Early retirement benefits did not fall to be treated as such after normal retirement age. Pension instalments paid after normal retirement age fell to be characterised as old age benefits within the Transfer of Undertakings (Protection of Employment) Regulations 2006 reg.10, notwithstanding that the pension had first come into payment before normal retirement age.


The court was required to determine questions regarding pensions benefits following the sale by the claimant company (P) of its subsidiary (X) to the defendant company (S).

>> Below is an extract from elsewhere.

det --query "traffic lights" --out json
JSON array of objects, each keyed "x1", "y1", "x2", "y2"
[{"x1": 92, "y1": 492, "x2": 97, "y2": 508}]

P's pension fund made provision for early retirement benefits. S had not wished to assume any pension liability, but the parties had known that liability for early retirement benefits might transfer under Directive 2001/23and the Transfer of Undertakings (Protection of Employment) Regulations 2006, notwithstanding that under reg.10, liabilities in respect of occupational pensions did not transfer so far as they related to old age benefits. The agreement therefore provided that S would be liable for any pension obligations which transferred under the Regulations, that there would be a valuation of pension liabilities transferring to S in respect of each transferring employee, and that P would pay S for such liabilities by adjustment to the purchase price. On the transfer of X, its employees became deferred members of P's pension fund, having left P but not retired. They lost none of their rights in the fund except for the potential benefit of certain "enhancements" concerned with early retirement. The questions for determination were (i) whether the transferring employees had rights, and P had obligations, which were transferable pursuant to the Regulations; (ii) whether liability for all early retirement benefits, or only liability in respect of the enhancements, transferred under the Regulations; (iii) what the scope of reg.10(2) and the meaning of "benefits for old age" were.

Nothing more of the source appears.